纤维素是植物次生细胞壁和木质组织的重要组成部分。纤维素合成酶(CESA)复合物(CSCs)在质膜内移动时产生纤维素,将葡聚糖链挤出到细胞壁中,然后凝聚结晶成纤维素纤维。我们在此研究了 COBRA-LIKE4 (COBL4),它是质膜外小叶上的一种 GPI-anchored 蛋白,是次生细胞壁中正常纤维素沉积所必需的。对拟南芥(Arabidopsis thaliana)称为不规则木质部6、irx6-2和irx6-3的cobl4突变等位基因的表征显示,其纤维素含量减少,结晶度降低,支持COBL4在维持纤维素数量和质量方面的作用。在活细胞成像中,与野生型相比,在irx6-2背景下,mNeon Green标记的CESA7在质膜中移动的速度更快。

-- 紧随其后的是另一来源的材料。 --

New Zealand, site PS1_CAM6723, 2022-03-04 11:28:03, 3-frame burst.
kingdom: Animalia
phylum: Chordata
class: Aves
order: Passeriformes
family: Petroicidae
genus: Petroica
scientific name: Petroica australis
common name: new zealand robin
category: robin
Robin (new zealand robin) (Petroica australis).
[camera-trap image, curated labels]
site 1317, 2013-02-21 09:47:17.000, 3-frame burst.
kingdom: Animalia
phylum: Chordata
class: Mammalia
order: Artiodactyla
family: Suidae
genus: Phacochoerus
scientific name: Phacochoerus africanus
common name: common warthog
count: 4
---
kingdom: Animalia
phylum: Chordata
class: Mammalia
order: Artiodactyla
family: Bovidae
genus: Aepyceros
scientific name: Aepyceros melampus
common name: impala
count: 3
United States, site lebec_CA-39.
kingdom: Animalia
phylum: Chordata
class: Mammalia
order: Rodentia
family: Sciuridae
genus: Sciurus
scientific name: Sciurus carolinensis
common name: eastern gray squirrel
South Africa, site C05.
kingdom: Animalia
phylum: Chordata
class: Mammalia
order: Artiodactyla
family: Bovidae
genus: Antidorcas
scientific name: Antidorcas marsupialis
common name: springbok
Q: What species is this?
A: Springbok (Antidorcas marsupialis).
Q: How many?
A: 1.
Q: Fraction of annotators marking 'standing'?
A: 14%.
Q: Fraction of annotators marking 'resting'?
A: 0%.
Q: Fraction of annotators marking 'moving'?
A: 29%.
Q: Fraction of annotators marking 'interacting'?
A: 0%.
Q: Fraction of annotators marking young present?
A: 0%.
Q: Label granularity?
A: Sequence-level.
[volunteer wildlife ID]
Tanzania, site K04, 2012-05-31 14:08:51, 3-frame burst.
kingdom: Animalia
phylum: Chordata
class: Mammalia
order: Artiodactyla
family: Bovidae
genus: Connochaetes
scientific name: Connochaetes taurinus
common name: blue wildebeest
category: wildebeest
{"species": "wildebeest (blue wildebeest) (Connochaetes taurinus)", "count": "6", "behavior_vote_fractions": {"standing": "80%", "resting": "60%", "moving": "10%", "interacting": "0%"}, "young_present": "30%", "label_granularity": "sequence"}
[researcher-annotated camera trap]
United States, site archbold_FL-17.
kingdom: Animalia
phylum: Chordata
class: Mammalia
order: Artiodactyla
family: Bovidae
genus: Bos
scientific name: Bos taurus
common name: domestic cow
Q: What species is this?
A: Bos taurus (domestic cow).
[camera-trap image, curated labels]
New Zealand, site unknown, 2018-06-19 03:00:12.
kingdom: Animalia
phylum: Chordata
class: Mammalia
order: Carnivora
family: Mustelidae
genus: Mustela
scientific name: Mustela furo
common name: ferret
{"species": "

为了检验草本植物和木本植物之间 COBL4 功能的保护情况,将杨树(Populus trichocarpa)COBL4 的同源物 PtCOBL4a 和 PtCOBL4b 转化到拟南芥 irx6 突变体中,并对其进行了挽救。利用拟南芥次生细胞壁诱导型 VND7-GR 系统研究杨树 COBL4 的动态,发现 YFP 标记的 PtCOBL4a 在次生细胞壁带纤维素沉积较多的区域定位于质膜。正如脂联蛋白所预测的那样,与 CESA7 或对照质膜标记物相比,COBL4 在质膜平面上的移动性更大。细胞程序性死亡后,COBL4固定在次生细胞壁带上。这些数据支持COBL4作为次生细胞壁纤维素组织的调节剂,影响纤维素的产生和质膜上CSC的速度。
本文章由计算机程序翻译,如有差异,请以英文原文为准。
COBRA-LIKE4 Modulates Cellulose Synthase Velocity and Facilitates Cellulose Deposition in the Secondary Cell Wall.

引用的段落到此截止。